Her condition has been described as semi-comatose and vegetative. But the Supreme Court today ruled that euthanasia is not a permissible option for Ms Shanbaug - at least not on the basis of the current appeal. "We have no indication of Aruna Shanbaug's views or wishes," the judges said. 

A petition for euthanasia was first filed for Ms Shanbaug by Pinky Virani, a journalist who has written a book on the woman who she says is being forced to live her life stripped of basic dignity. The Supreme Court praised Ms Virani's concern, but ruled that her relationship with the patient does not give her right to petition on Ms Shanbaug's behalf for a mercy killing. The only party that can appeal for euthanasia for Ms Shanbaug is the staff of KEM Hospital which has nursed her since she was discovered in the basement, an iron chain around her neck, 11 hours after she had been sodomized by a ward boy who she had scolded for stealing food that was meant for stray animals adopted by the hospital. The chain used to strangle her had cut off the supply of oxygen to her brain. The damage was irreversible.
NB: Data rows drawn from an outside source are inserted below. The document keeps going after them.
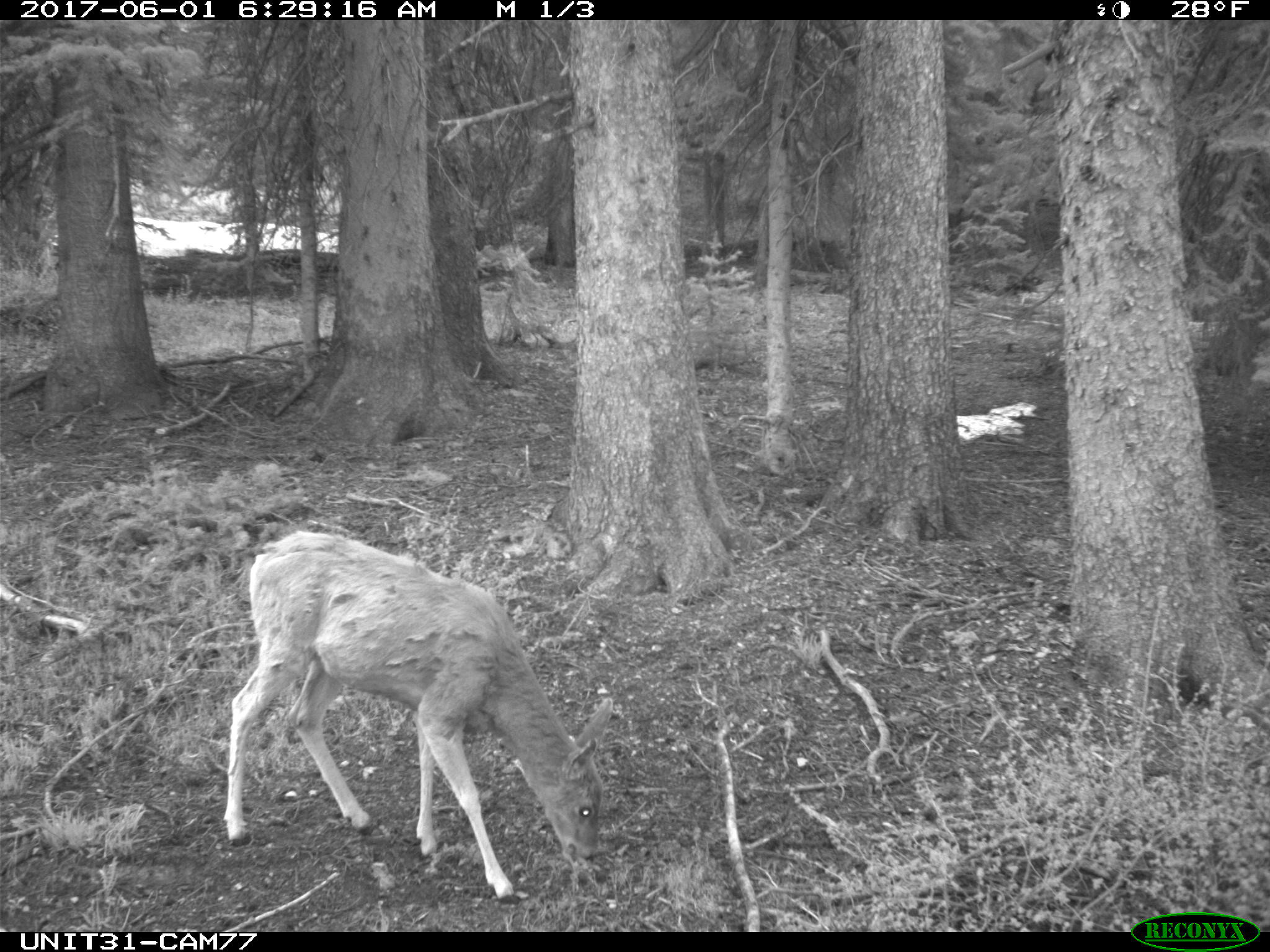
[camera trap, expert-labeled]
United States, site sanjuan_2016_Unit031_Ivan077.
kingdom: Animalia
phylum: Chordata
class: Mammalia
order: Artiodactyla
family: Cervidae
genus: Odocoileus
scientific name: Odocoileus hemionus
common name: mule deer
Ms Shanbaug has, however, changed forever India's approach to the contentious issue of euthanasia. The verdict on her case today allows passive euthanasia contingent upon circumstances. So other Indians can now argue in court for the right to withhold medical treatment - take a patient off a ventilator, for example, in the case of an irreversible coma. Today's judgement makes it clear that passive euthanasia will "only be allowed in cases where the person is in persistent vegetative state or terminally ill." (Read: What is passive euthanasia?)

In each case, the relevant high court will evaluate the merits of the case, and refer the case to a medical board before deciding on whether passive euthanasia can apply. And till Parliament introduces new laws on euthanasia, it is Ms Shanbaug's case that is to be used as a point of reference by other courts.
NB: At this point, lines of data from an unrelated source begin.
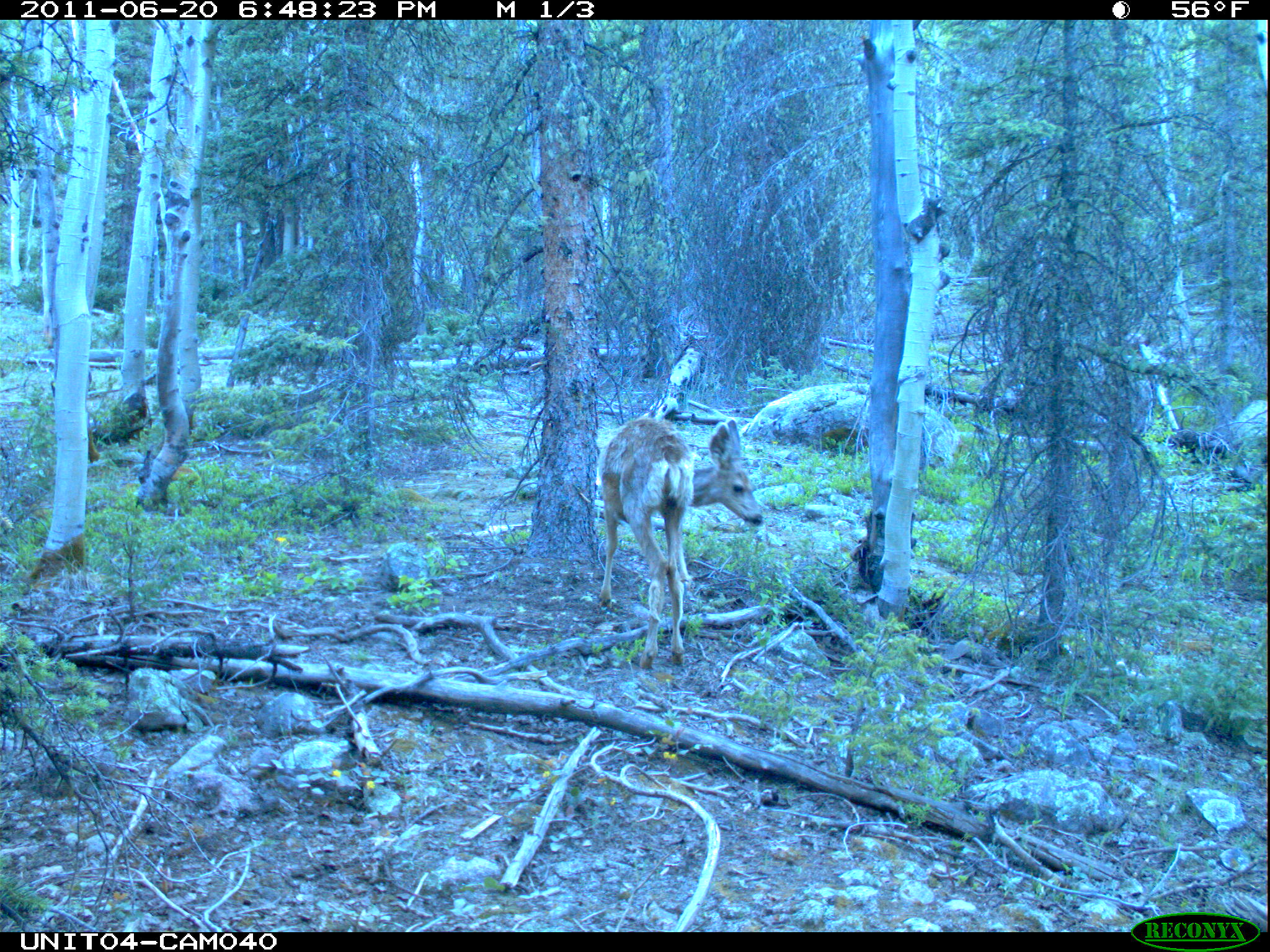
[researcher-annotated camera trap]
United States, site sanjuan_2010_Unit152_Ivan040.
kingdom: Animalia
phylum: Chordata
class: Mammalia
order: Artiodactyla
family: Cervidae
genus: Odocoileus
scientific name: Odocoileus hemionus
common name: mule deer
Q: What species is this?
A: Odocoileus hemionus (mule deer).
The judge who says that a CD he reviewed of Ms  Shanbaug shows "She is certainly not brain-dead. She expresses her likes or dislike with sounds and movements. She smiles when given her favourite food...she gets disturbed when many people enter her room and calms down when touched gently."

Ms Virani issued this statement after his verdict. "Because of the Aruna Shanbaug case, the Supreme Court of India has permitted Passive Euthanasia, which means that Aruna's state will worsen with persistent diarrhoea as her body cannot handle much of that being put through the pipe; no catheter to catch body fluids and waste matter which excrete themselves; lengthening response times due to a 'sinking'. But, because of this woman who has never received justice, no other person in a similar position will have to suffer for more than three-and-a-half decades."

At the hospital which is Ms Shanbuag's home, nurses celebrated the verdict by distributing sweets. We will share a small piece with her to, said one of them. The medical attention they have lavished on Ms Shanbug was praised by the judge today in his verdict.

But in an allusion that suggests he was aware of exactly how tough Ms Shanbaug's life is, he quoted the poet Mirza Ghalib too.  "Marte hain aarzoo mein marne ki...maut aati hai par nahin aati (I die for Death, Death knocks, but comes not...)".